I put She often HAVE her breakfast there and Duolingo corrected me. Do you correct my English or my French?
In English, have is usually a composition verb, used to say I have done something. The construction have + verb indicates a more past tense (le pluparfait in French, if I'm right).
Because all we're using is the present tense right now, it should be "she eats" or "she has" her breakfast. One might also say "she takes" her breakfast (in the sense that one might "take" a pill), but it's a rarely used turn of phrase in English.
Frequently and often are not similar? With lá I have the same problemlike the other ones.
I wrote "she frequently has her breakfast there" and was marked wrong for not using the word "often" instead of "frequently." To me, as a native English speaker, those words are 100% synonymous.

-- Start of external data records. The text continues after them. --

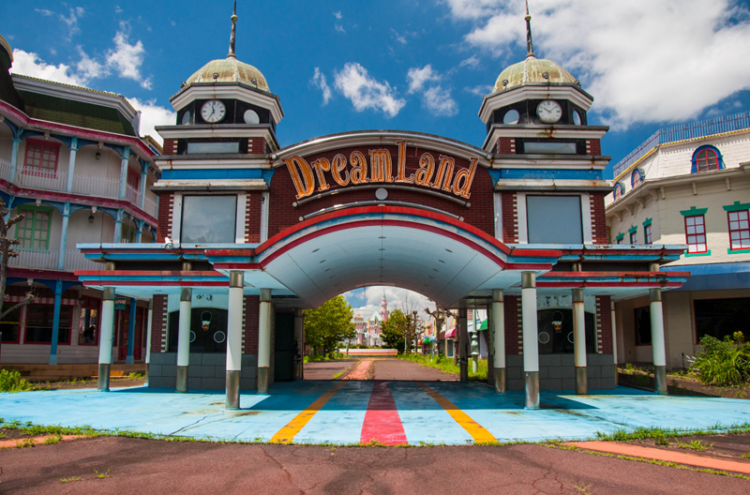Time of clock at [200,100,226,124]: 11:35
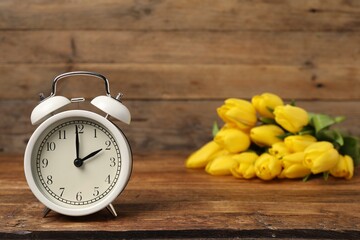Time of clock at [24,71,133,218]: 2:00
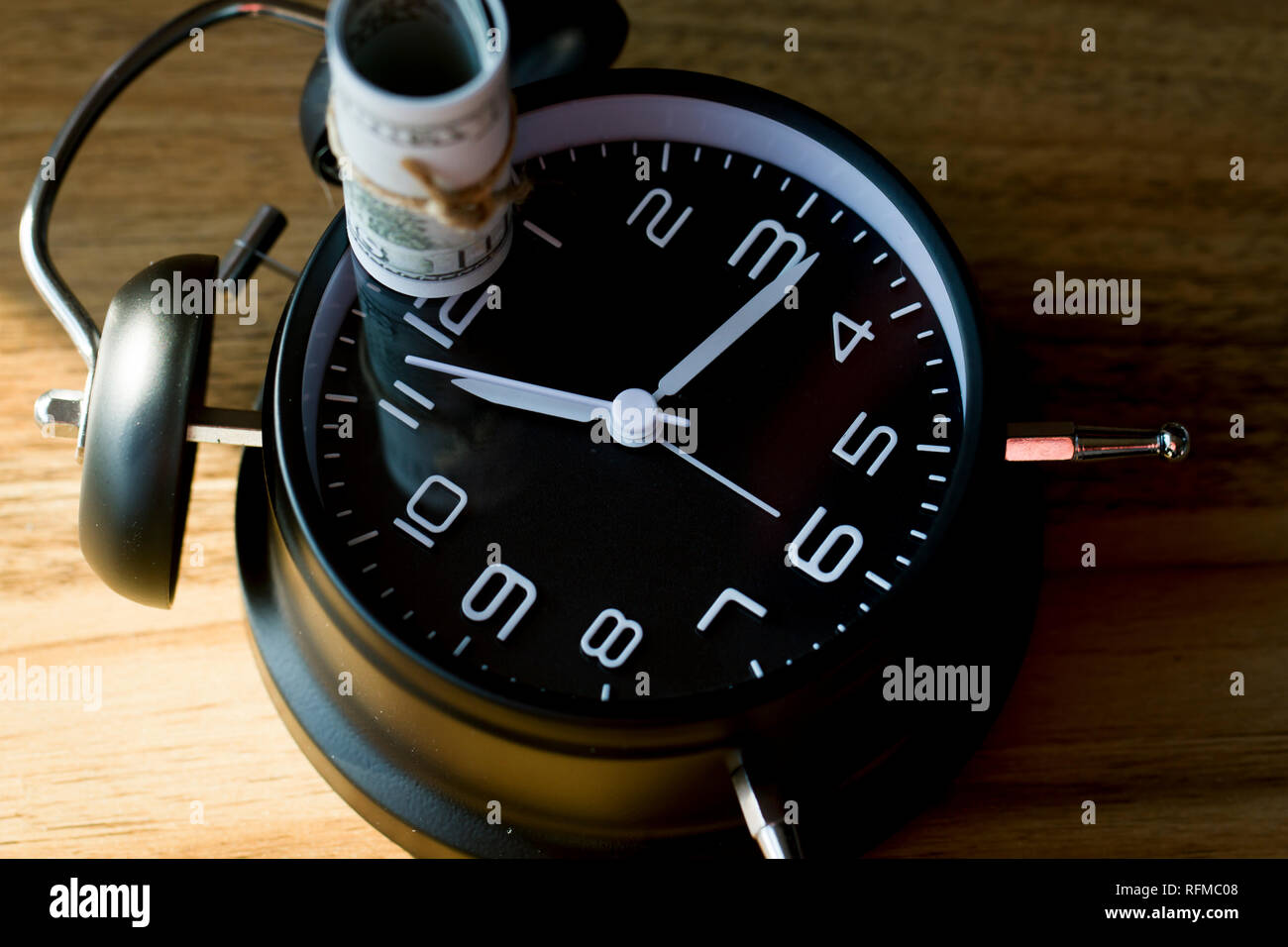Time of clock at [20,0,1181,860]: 9:06
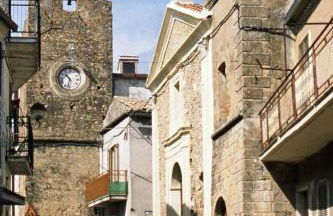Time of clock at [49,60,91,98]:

Normally, I'd be careful about assuming that synonyms in English always back-translate to the same French word. But in this case, it does seem to be that they both translate to souvent and that this should be reported.
How would you say; 'she often takes his breakfast there'? I had the image of a mum taking breakfast to a child in another room
At the very least, I think the verb would have to be something like apporter. In other words, you need "take" as in "transport" not "take" as in "grab" or "receive."
Though both would probably be understood in the same way in English and French, pluralizing "takes his breakfast" isn't really common, bordering on wrong. Plus the fact that you were given the singular in French drives the translation towards the singular in English.
It is not the plural of the noun 'breakfast', but the conjugation of the verb 'to breakfast' which is a valid English verb for having your breakfast.
My mistake. I read the question for some reason as asking about the validity of "She often takes her breakfasts there," rather than "She often breakfasts there." As for why the latter is not accepted, I can't see a good reason, since there doesn't really exist to my knowledge a pure verb in French for "to (have) breakfast" other than to use «prendre le petit-déjeuner» (or perhaps «manger») like it is here.
There's nothing to indicate buying. All it says is that she has/takes breakfast there. Maybe she gets free breakfasts there. Maybe it refers to her own patio or dining room.
Why takes and not has breakfast. As far as i know use yo be yo have breakfast
Is it correct than "prendre", to take something, is used when not dealing with a possession where "a" would be used?